* [RECORDS FOR THIS EXERCISE]

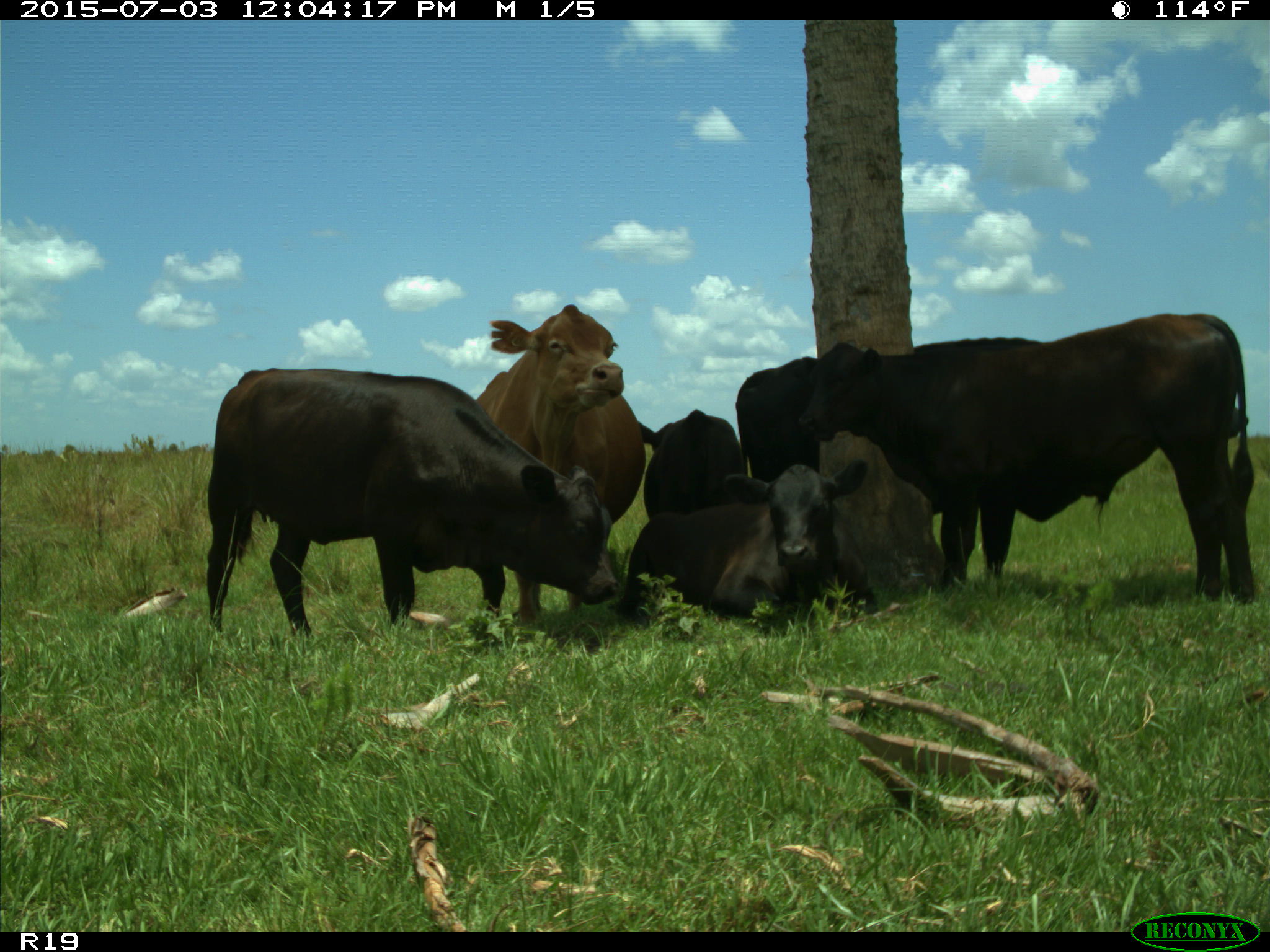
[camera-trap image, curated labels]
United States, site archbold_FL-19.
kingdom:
==
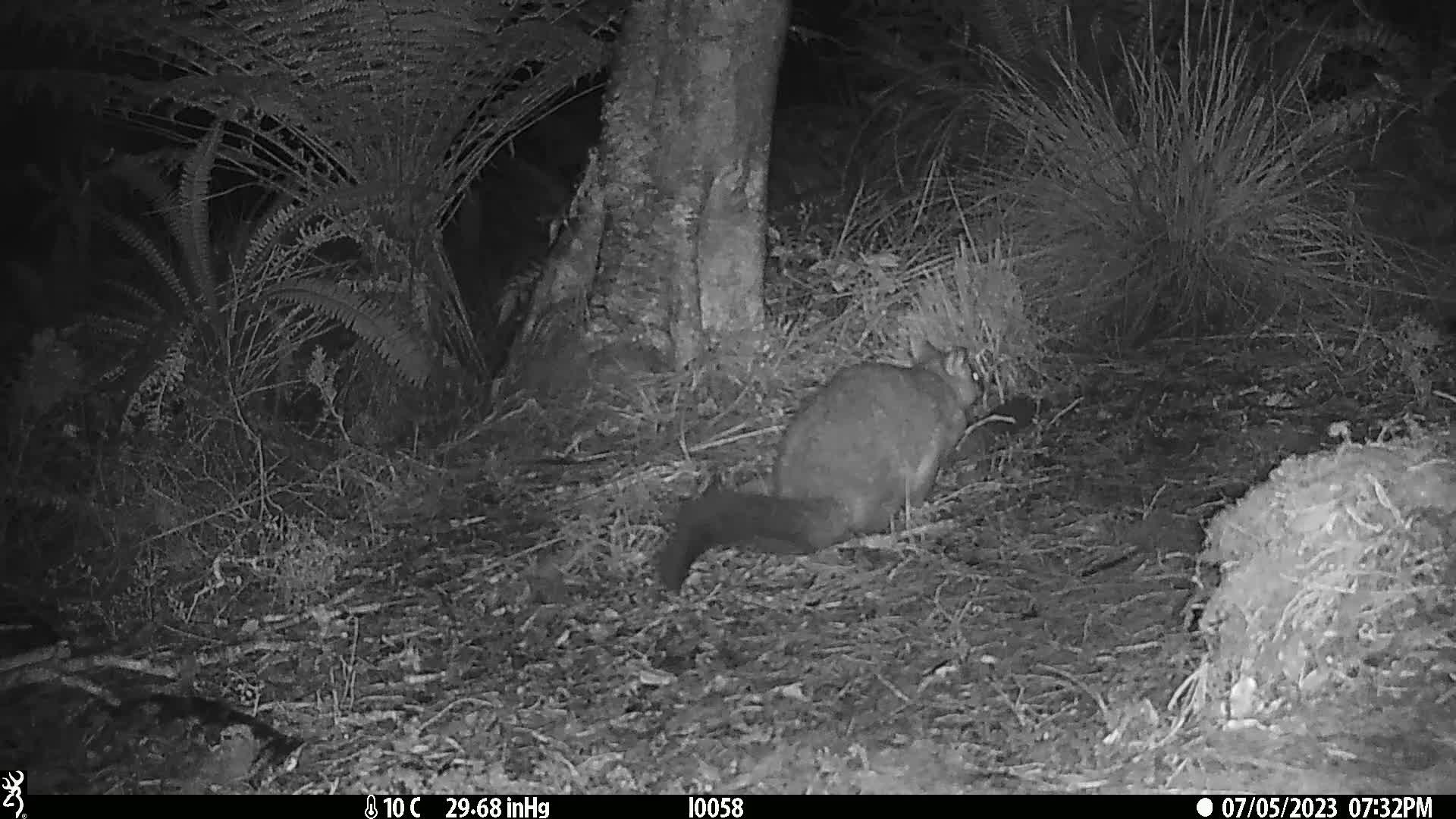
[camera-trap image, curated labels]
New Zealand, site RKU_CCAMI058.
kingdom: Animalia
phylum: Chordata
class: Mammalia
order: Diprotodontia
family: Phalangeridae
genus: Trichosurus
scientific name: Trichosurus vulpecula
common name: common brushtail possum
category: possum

* [EXERCISE DIRECTIONS] Could you return exactly the stretch of the data above that starts at the line with "order: Diprotodontia" and ends at the line with "category: possum", both lines included?

* [OUTPUT OF THE TASK]
order: Diprotodontia
family: Phalangeridae
genus: Trichosurus
scientific name: Trichosurus vulpecula
common name: common brushtail possum
category: possum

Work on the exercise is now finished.